Ils ont envahi la Yougoslavie désintégrée, se sont dressés au milieu des communautés jusqu'ici unifiées dans la Corne de l'Afrique, où ils ont revendiqué des zones grises des plateaux escarpés entre l'Éthiopie et l'Érythrée, et sont devenus insidieux en Palestine, la frontière américano-mexicaine dans les rues de Bagdad. en Géorgie, en Ukraine, dans nos propres villes, leurs centres commerciaux et leurs pseudo-communautés; la liste continue.
En 2005, ma partenaire, l'artiste Danae Stratou, a annoncé que sa prochaine installation consisterait en des paires de photographies, une pour chacune des sept divisions sévères du monde entier.
Elle se tenait droite sur la division, en Palestine, au Cachemire, à la frontière américano-mexicaine ... photographiez chaque côté ... imprimez les photos en grandes transparences et construisez ensuite un couloir que le spectateur traverserait en faisant ces sept paires de grandes pendaisons photographies - comme si on marchait sur une ligne de division conduisant le spectateur de Chypre en Palestine à Kasmir jusqu'à la plage qui sépare San Diego d'un côté et Tijuana de l'autre - un chemin signifiant, potentiellement, unifier, guérir, la division.

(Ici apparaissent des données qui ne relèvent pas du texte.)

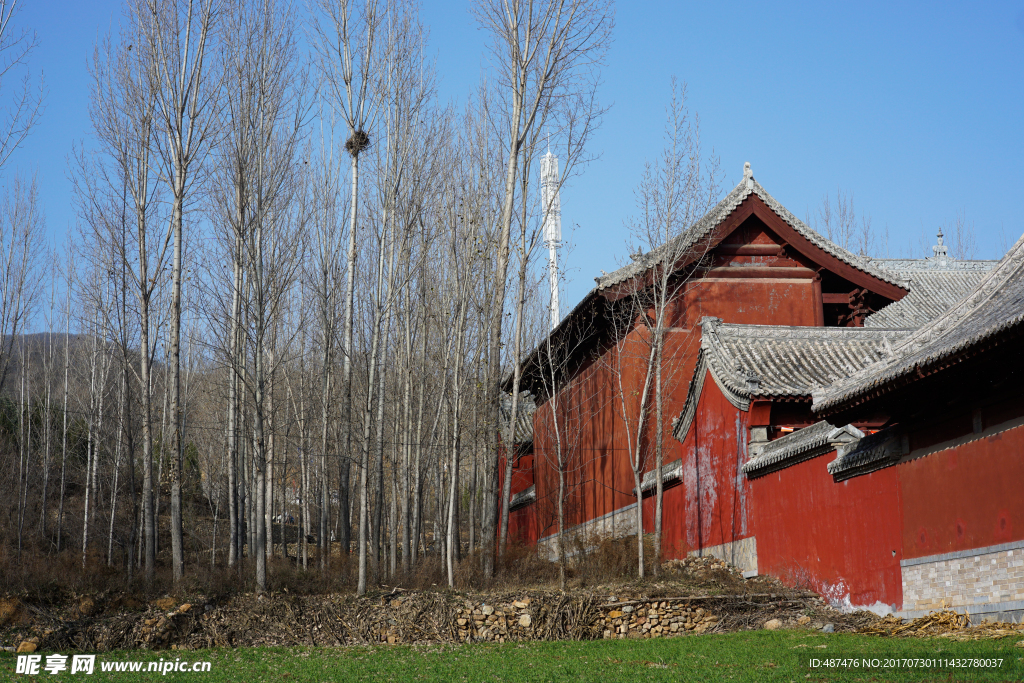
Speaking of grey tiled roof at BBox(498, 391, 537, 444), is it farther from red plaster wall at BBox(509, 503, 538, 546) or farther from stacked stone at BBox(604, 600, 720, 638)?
stacked stone at BBox(604, 600, 720, 638)

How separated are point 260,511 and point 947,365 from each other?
9687 mm

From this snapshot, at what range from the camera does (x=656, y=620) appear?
436 inches

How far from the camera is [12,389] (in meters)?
37.7

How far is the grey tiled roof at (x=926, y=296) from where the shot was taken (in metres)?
23.4

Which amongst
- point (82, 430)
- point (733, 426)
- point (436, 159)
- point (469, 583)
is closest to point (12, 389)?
point (82, 430)

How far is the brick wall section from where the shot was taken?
729 centimetres

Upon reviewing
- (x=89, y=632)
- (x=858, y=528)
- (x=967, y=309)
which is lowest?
(x=89, y=632)

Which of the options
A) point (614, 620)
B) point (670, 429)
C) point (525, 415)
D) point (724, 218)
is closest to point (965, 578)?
point (614, 620)

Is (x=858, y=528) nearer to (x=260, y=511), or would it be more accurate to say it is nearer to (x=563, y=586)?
(x=563, y=586)

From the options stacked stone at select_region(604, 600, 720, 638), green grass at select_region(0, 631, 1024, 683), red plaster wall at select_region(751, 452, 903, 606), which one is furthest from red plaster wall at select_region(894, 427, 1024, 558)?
stacked stone at select_region(604, 600, 720, 638)

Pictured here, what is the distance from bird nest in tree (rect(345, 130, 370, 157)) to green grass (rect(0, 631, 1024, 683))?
9.45m

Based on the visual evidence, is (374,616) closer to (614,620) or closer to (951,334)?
(614,620)

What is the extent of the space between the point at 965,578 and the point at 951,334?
240cm

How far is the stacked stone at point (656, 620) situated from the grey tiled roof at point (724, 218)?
6.97m
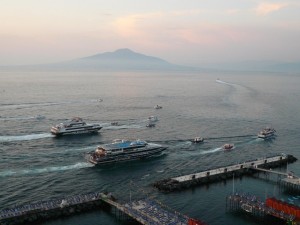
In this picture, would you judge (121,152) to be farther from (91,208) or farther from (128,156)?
(91,208)

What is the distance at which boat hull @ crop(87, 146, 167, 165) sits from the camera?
7150 centimetres

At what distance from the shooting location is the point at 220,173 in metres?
66.8

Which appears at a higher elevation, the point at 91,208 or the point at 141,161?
the point at 141,161

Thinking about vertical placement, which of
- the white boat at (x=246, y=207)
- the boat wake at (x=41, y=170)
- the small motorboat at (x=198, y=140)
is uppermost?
the small motorboat at (x=198, y=140)

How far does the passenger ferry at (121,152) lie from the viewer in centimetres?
7194

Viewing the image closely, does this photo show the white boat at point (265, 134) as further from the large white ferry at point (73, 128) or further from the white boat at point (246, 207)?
the white boat at point (246, 207)

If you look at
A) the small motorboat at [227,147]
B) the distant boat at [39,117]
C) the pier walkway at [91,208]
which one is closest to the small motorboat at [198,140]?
the small motorboat at [227,147]

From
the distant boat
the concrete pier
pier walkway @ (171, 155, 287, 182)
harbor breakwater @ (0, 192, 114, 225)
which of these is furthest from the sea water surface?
pier walkway @ (171, 155, 287, 182)

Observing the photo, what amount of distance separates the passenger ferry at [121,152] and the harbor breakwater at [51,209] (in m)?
Answer: 17.0

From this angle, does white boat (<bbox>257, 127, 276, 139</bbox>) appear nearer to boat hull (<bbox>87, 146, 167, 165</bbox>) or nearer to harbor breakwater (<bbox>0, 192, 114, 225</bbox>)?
boat hull (<bbox>87, 146, 167, 165</bbox>)

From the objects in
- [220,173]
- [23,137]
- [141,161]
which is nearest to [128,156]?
[141,161]

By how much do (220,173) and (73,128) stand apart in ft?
137

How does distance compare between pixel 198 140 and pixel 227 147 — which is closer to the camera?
pixel 227 147

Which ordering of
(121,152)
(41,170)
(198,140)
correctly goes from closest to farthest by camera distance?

Pendant un an nous avons voyagé ensemble vers ces divisions que la globalisation, théoriquement, rendait obsolètes mais, en pratique, cela se renforçait.
Au cours de ces voyages, un grand paradoxe m'a frappé: plus la mondialisation était destinée à développer des raisons de démanteler les lignes de démarcation, moins les forces qui œuvraient pour les démanteler en faisaient la preuve. L'approfondissement des divisions, patrouillées par des gardes de plus en plus impitoyables, nous a paru l'hommage que la mondialisation rendait à la misanthropie organisée.
Au cours de nos voyages, nos visages ont poussé contre ces clôtures hideuses, la réalité de la mondialisation m'a frappé plus puissamment que jamais. Voici quelque chose que j'ai inscrit dans mon journal en mars 2006, à Juarez - à deux pas d'El Paso
"Ce n'est pas seulement que les murs deviennent plus forts, plutôt que plus fragiles. C'est aussi qu'ils se mondialisaient parce que l'importance des divisions profondes pour stabiliser un ordre mondial grossièrement instable augmentait de jour en jour. Il affecte différents murs de manière similaire. Ils commencent à se ressembler. Les deux en termes de forces sociales qui se blottissent dans leur ombre mais aussi physiquement.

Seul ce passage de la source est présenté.